Microsoft is kicking off an academic research request for proposals (RFP) for its Windows 10-powered augmented-reality headset, Jeannette Wing, corporate vice president of Microsoft Research, said in a June 6 announcement. “The Microsoft HoloLens Academic RFP will award US$100,000 and two HoloLens development kits to academic institutions,” she added.
“This emerging technology teems with opportunity, so we’ve issued this RFP to inspire the academic community to investigate the potential roles and applications for holographic computing in society,” Wing stated. The software giant expects to dole out five $100,000 awards as unrestricted gifts, each with two HoloLens development kits.
The RFP is open to accredited non-profit, degree-granting universities or non-profit research labs in the United States. The application deadline is Sept. 5.
“We expect that researchers will envision novel ways of using HoloLens—from interactively teaching students, to creating mixed-realty art installations, to manipulating holographic data to reveal new relationships … to who knows what,” stated Wing.
One early HoloLens collaboration with scientific applications in space hit a snag recently.
On June 28, two HoloLens headsets were set to take off on a SpaceX resupply mission to the International Space Station. HoloLens never made it after the unmanned Falcon 9 rocket exploded minutes after takeoff from Cape Canaveral. Following the accident, Satya Nadella, CEO of Microsoft, tweeted, “Space is hard… @NASA we’re with you and ready to try again!”
Back on Earth, Microsoft is looking to schools for ways of bringing the buzz-worthy technology to other fields.
“We welcome research that uses HoloLens to help solve difficult problems and contribute new insights in any domain—data visualization; pedagogy in STEM [science, technology, engineering and mathematics], medical and design education; communication and distributed collaboration; interactive art and experimental media; and psychology-related applications, including human-computer interactions,” Wing said.
On July 8, Microsoft Research will host a Faculty Summit webcast showcasing some of the ways early units are being used.
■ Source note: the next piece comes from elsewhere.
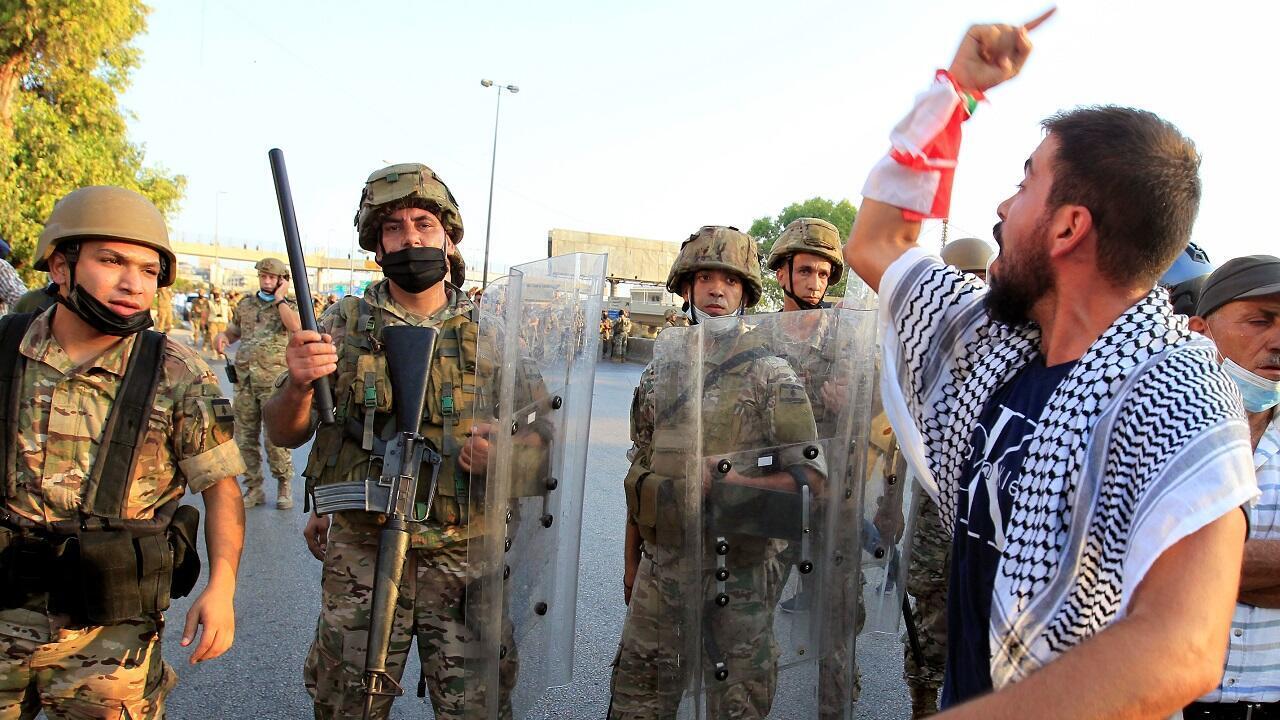 متظاهر أمام جنود الجيش اللبناني خلال مسيرة مناهضة للحكومة قرب القصر الرئاسي في بعبدا. لبنان في 12 سبتمبر/أيلول 2020.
Although Microsoft has yet to announce its commercial availability, HoloLens is already aiding various industries, including architecture and construction, according to the company.
Microsoft also hopes HoloLens makes a splash in the video game industry. At this year’s E3 conference, the company demonstrated a HoloLens version of its popular Minecraft game, wowing attendees with novel ways to experience and interact with the sandbox game’s world. Microsoft acquired the game’s developer, Mojang, for $2.5 billion in September 2014.
Early demos also showed how the device can provide guided instruction via Skype and deliver immersive virtual 3D design tools that respond to a user’s gestures and voice commands. “It has been exciting to see the public response to HoloLens—the world’s first fully untethered holographic computer, powered by Windows 10,” Wing stated. “There’s been palpable excitement at the prospect of mixing holograms with the real world to unlock all-new ways to create, communicate, work and play.”